__EXERCISE TASKS__
1. Summarize the chromatin immunoprecipitation excerpt in two sentences.
2. Pick up the chromatin immunoprecipitation excerpt after its final sentence and continue writing it.

__EXCERPT__
Chromatin immunoprecipitation (ChIP) analysis was carried out using the ChIP assay kit from Upstate Biotechnologies with minor modifications of the protocol. Two million cells were plated on 100-mm plates and treated the next day with DEX for 1 h. The cells were lysed, the DNA was fragmented by sonication, and 10 μl of the chromatin solution was saved as input. Ten micrograms of antibody (anti-BRG1 [Santa Cruz Biotech], anti-GR [made from myeloma cells; FIGR; American Type Culture Collection]), mouse immunoglobulin G (IgG; Santa Cruz Biotech), or rabbit IgG (Santa Cruz Biotech) was added to tubes containing 900 μl of chromatin solution. Following incubation with antibody, the antibody complexes were captured using protein A-agarose beads. The beads were pelleted and washed. The chromatin was extracted and reverse cross-linked, and the DNA was purified. PCR was performed on these DNA samples using oligo-38 and 32P-end-labeled oligo-22 and analyzed on 6% nondenaturing polyacrylamide gels. For Wt and mNF1 input samples, 1/100 and 1/800, respectively, of the total sample was used to reflect the fact that the Wt cell line contained five copies and the mNF1 cell line contained 80 copies of the MMTV promoter per genome. For Wt and mNF1 immunoprecipitated samples, 1/10 and 1/80, respectively, of the total sample were used. Following electrophoresis the gels were exposed to PhosphorImager screens and analyzed with ImageQuant software.

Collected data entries
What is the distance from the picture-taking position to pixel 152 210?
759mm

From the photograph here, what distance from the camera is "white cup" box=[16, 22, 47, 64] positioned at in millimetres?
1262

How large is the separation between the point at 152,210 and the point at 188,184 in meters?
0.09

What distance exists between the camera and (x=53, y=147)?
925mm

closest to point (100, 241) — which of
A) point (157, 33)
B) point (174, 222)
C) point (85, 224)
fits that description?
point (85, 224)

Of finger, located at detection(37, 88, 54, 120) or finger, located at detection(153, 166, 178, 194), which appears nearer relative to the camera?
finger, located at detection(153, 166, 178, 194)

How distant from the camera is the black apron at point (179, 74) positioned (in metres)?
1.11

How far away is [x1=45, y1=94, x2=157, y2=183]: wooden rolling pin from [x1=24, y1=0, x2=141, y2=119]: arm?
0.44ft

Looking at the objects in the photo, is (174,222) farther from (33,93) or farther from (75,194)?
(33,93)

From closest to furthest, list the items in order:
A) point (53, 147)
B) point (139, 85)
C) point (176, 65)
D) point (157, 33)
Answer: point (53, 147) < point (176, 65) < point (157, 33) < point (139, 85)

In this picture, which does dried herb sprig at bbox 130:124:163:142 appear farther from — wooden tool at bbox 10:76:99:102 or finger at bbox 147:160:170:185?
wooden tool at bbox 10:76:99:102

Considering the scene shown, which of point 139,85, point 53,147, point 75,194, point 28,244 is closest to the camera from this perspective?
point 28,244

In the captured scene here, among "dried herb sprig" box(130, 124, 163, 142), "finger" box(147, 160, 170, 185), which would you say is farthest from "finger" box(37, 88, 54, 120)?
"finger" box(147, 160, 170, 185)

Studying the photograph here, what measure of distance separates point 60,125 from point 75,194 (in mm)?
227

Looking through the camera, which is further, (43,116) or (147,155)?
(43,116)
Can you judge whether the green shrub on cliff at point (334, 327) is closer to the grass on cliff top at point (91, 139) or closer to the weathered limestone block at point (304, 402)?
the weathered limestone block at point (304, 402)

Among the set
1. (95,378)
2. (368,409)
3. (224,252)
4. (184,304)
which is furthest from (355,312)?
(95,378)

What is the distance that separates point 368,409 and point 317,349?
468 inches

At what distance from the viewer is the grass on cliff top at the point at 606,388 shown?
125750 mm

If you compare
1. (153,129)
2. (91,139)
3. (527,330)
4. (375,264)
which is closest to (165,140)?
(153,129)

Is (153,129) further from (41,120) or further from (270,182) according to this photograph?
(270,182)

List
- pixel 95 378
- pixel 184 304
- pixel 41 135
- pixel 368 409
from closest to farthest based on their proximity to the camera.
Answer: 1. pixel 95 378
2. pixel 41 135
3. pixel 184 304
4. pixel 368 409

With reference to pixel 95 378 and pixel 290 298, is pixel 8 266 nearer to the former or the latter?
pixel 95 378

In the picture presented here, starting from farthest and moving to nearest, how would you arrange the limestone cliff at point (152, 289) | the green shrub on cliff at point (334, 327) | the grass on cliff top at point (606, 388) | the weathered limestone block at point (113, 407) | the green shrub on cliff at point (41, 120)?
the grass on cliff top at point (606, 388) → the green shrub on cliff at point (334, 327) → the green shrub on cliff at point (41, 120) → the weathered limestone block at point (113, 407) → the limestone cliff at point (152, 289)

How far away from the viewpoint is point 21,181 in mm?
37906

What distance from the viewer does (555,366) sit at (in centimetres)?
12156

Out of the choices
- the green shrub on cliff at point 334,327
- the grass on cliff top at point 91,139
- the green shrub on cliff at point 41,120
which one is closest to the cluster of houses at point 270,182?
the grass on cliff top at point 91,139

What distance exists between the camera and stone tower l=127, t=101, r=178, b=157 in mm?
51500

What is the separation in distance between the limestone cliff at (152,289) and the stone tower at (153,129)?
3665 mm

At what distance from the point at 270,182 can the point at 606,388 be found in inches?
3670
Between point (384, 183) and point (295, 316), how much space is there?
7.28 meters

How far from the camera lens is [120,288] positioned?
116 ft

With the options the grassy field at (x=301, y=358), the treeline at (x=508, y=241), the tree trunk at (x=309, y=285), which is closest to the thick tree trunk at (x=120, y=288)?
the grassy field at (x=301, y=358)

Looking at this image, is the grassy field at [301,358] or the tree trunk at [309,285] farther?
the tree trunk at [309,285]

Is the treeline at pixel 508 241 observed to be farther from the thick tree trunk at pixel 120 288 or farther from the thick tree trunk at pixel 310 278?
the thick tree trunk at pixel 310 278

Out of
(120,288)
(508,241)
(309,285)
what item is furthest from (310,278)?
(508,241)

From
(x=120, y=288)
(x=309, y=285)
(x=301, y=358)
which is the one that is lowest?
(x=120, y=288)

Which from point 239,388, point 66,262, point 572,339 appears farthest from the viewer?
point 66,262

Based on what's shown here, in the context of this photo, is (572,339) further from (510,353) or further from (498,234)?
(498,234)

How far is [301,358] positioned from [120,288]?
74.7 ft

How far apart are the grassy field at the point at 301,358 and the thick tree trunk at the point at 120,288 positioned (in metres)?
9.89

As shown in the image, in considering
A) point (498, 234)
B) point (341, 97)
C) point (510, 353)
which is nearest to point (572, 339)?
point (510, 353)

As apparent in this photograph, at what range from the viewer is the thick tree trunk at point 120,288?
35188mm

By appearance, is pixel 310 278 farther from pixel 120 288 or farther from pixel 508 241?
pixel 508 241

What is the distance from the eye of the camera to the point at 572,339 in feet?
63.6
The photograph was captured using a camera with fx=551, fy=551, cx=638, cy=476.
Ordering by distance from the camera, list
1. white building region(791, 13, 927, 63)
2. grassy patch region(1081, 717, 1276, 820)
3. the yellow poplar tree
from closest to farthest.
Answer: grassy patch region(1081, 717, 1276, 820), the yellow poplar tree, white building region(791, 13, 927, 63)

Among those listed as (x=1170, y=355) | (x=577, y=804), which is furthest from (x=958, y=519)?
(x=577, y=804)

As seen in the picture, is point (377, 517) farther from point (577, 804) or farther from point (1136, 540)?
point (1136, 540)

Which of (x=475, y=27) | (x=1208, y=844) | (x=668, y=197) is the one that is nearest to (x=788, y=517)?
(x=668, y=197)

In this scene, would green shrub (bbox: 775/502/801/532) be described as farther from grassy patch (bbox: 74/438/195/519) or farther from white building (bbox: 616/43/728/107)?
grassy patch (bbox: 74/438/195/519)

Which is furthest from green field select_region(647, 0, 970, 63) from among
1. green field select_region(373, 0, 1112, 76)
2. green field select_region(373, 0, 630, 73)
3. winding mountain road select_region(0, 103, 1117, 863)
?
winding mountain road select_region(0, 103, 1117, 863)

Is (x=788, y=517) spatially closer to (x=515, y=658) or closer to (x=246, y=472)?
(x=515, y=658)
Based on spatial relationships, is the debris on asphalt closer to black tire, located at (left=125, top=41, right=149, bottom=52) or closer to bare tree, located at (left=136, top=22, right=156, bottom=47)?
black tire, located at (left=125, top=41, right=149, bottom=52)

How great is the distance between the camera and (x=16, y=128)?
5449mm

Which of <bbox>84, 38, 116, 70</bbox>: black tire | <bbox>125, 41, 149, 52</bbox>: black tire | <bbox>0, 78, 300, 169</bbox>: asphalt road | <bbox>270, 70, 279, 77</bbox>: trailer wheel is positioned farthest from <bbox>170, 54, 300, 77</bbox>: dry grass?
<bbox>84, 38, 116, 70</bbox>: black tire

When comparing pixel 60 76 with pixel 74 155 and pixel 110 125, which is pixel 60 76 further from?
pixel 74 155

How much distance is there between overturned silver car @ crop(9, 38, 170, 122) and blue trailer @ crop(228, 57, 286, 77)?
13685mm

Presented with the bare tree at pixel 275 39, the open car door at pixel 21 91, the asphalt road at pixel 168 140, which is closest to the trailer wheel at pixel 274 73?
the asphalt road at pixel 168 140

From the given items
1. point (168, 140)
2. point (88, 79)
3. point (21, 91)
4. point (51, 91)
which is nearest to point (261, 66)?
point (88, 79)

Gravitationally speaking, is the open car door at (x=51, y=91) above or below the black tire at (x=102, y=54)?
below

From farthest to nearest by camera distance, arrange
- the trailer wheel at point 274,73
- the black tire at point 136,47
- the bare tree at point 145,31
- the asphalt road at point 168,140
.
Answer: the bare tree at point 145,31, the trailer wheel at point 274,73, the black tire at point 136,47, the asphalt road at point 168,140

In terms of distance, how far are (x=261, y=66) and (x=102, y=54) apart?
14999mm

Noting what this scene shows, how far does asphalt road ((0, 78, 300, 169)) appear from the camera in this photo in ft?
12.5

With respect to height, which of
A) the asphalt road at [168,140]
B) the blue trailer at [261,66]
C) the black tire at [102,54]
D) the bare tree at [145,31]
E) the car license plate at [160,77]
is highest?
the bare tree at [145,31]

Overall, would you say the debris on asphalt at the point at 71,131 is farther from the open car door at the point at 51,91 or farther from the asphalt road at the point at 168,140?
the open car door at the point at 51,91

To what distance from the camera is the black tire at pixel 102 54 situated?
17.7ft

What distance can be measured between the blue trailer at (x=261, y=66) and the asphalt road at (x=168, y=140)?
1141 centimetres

__RESULTS FOR THE EXERCISE__
1. Cells treated with DEX for 1 h were lysed, their DNA was fragmented by sonication, and the chromatin was immunoprecipitated with anti-BRG1, anti-GR, or control IgG antibodies captured on protein A-agarose beads. The purified DNA was amplified by PCR with oligo-38 and 32P-end-labeled oligo-22, with sample fractions adjusted for the MMTV promoter copy numbers of the Wt and mNF1 cell lines, and the products were analyzed on polyacrylamide gels with PhosphorImager screens and ImageQuant software.

2.
RESULTS
In vivo binding of NF1 to transiently transfected LS mutant and wild-type MMTV promoter plasmids.
Transcriptional activation of the MMTV promoter is accomplished by the action of a variety of transcription factors that are thought to act cooperatively. To begin to understand the interplay between these various factors, we have examined the binding of NF1 to a transiently transfected MMTV promoter that is devoid of binding sites for a subset of transcription factors. In the first set of experiments we examined NF1 binding in vivo, on a transient template, in the absence of several cis elements on the promoter by using LS mutant constructs (9) (Fig. 1A). These mutants were directed against the NF1 binding site (mNF1), one OTF site (mOTF), the proximal hormone response element (HRE) (mPhre), and the distal HRE (mDhre). The mPhre has a point mutation, while the mDhre, mNF1, and mOTF constructs have 3-, 11-, and 12-bp deletions, respectively (Fig. 1B).
As anticipated, the exonuclease III-in vivo footprinting assays detected the binding of NF1 on the wild-type promoter (Fig. 2B, lane 2) but not the NF1 mutant (Fig. 2B, lane 4). In contrast, NF1 binding appeared independent of binding of the OTF proteins and the mutation in either of the HREs, as indicated by binding of NF1 at the mOTF, mPhre, and mDhre templates (Fig. 2B, compare lanes 2, 6, 8, and 10). In addition, and consistent with previous reports, the NF1 binding was independent of hormone treatment when binding on transient templates was examined (data not shown) (4). These assays established that NF1 binding was not influenced by the loss of binding sites to other transcription factors within the MMTV promoter.
Mutation of the NF1 binding sites results in the loss of OTF binding to the MMTV promoter.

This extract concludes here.